Lambert and Willie "The Lion" Smith. The parties were always going on, and those guys would play for days without stopping!

It was when he joined the band of the alto saxophonist Tab Smith in January 1945 that Richards began to attract notice. Smith's band was in partnership with the guitarist Trevor Bacon. They played for 10 weeks in Chicago before setting out for California via a tour of the South. Two weeks into the tour Bacon was killed in a car accident and the rest abandoned the trip. Coincidentally the Savoy Ballroom, New York's legendary "home of happy feet", needed a small band to support the resident Savoy Sultans, and Smith's group was given the job. They stayed for five years.

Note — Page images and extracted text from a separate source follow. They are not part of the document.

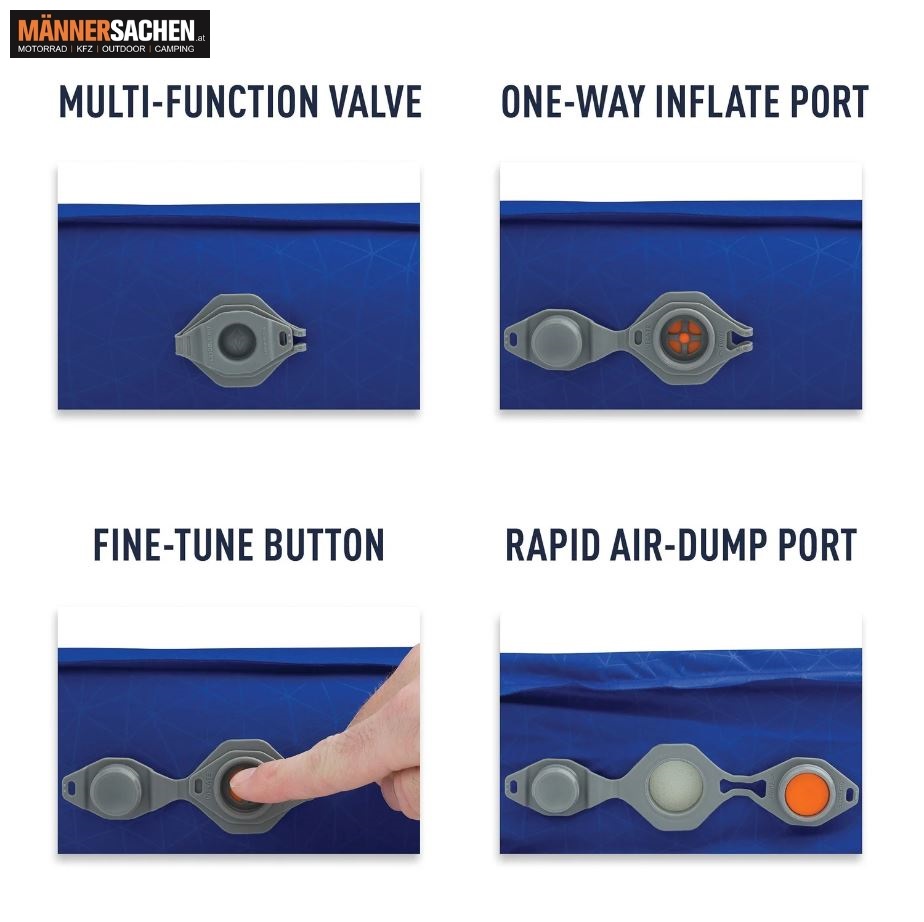 MÄNNERSACHEN.at
MOTORRAD | KFZ | OUTDOOR | CAMPING

MULTI-FUNCTION VALVE

ONE-WAY INFLATE PORT

FINE-TUNE BUTTON

RAPID AIR-DUMP PORT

Richards left for Boston to join Wilber and Sidney Bechet and then came to Europe with Mezz Mezzrow's band in 1953. This was the beginning of a long series of European visits that continued until his death. The trumpeter Buck Clayton was in Mezzrow's band and his friendship with Richards lasted until Richards played on Clayton's last recording in 1979.

Another long friendship was with the trombonist Vic Dickenson. From 1960 to 1970 the two led a very successful sextet called the Saints and Sinners. In 1975 Dickenson joined the resident band at Eddie Condon's in New York and Richards became the intermission pianist. From 1979 Richards toured Europe, Asia and Australia with the Harlem Jazz and Blues Band and with the reassembled Savoy Sultans. In 1994 he visited Europe with the trumpeter Doc Cheatham and played and recorded with the Red Richards/ George Kelly Sextet.

Richards was a sensitive accompanist and a soloist with a very individual style. He had an encyclopaedic grasp of the history of jazz piano, and this, coupled to a rolling left hand, enabled him to take his place firmly in the tradition of Fats Waller and James P. Johnson.

He died at the piano in the middle of a job.

Charles Coleridge "Red" Richards, pianist and bandleader: born New York 19 October 1912; died New York 12 March 1998.